TEXT SEGMENT
╔══
Multi-kilohertz laser plasma acceleration driven by an industrial-grade Yb:YAG laser

Laser plasma accelerators (LPAs) are a promising platform for compact radiation sources. For a wide range of applications, including radiotherapy, ultrafast electron diffraction and time-resolved imaging, stable operation at high repetition rates is essential in order to deliver competitive average particle flux. Here we demonstrate the first LPA driven by an industrial-grade ytterbium-doped yttrium aluminium garnet (Yb:YAG) laser, designed for high-average-power operation. The picosecond laser pulses are post-compressed in a multi-pass cell to 50 fs duration and used to drive the interaction. The electron accelerator is operated in burst mode, at repetition rates tuneable from 0.625 to 6.25 kHz, representing a substantial increase compared to the state-of-the-art. Across this range, the electron beam properties remain unchanged, with average charges of 10-12 pC per shot, divergences of 50-70 mrad, and Maxwellian-like spectra extending to a few MeV. Numerical simulations capture the key features of the experimental observations and indicate acceleration in the self-modulated regime, enabled by relativistic self-focusing in near-critical-density plasma. Combining industrial high-average-power laser technology with plasma-based acceleration, these results represent a key step toward scalable, compact high-repetition-rate electron sources for medical, imaging and industrial applications.
╚══
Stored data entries
╔══
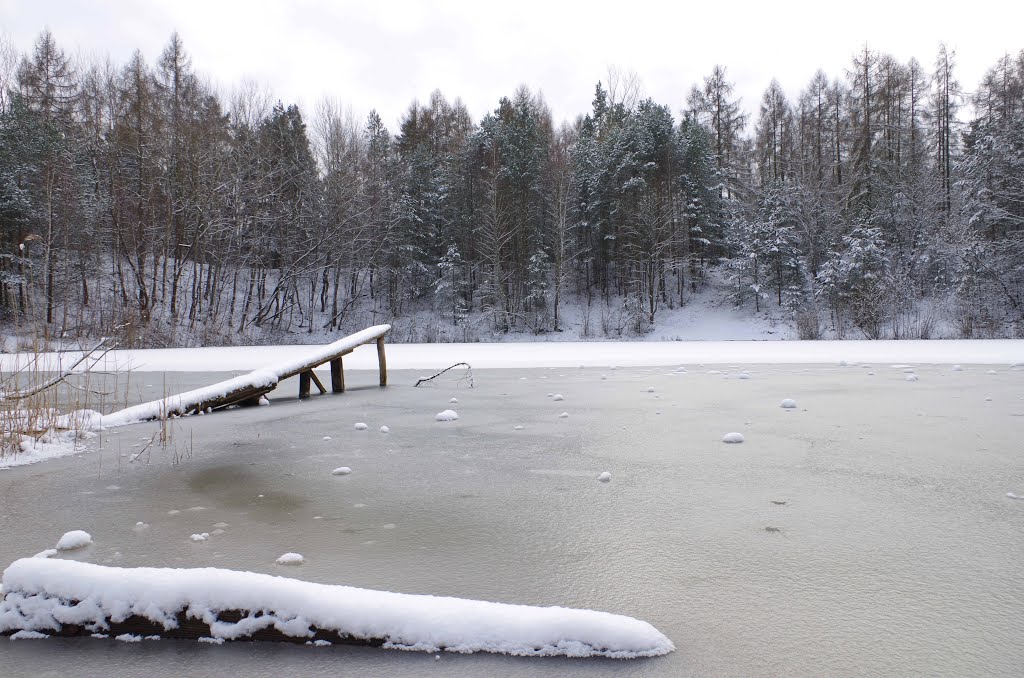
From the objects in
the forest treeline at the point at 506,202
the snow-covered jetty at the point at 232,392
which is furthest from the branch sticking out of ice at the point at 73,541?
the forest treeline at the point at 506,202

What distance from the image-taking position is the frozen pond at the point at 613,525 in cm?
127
╚══
TASK PROMPT
Translate into Spanish this sentence from the laser plasma accelerator abstract: "The picosecond laser pulses are post-compressed in a multi-pass cell to 50 fs duration and used to drive the interaction."

PROBLEM SOLUTION
Los pulsos láser de picosegundos se poscomprimen en una celda multipaso hasta una duración de 50 fs y se utilizan para impulsar la interacción.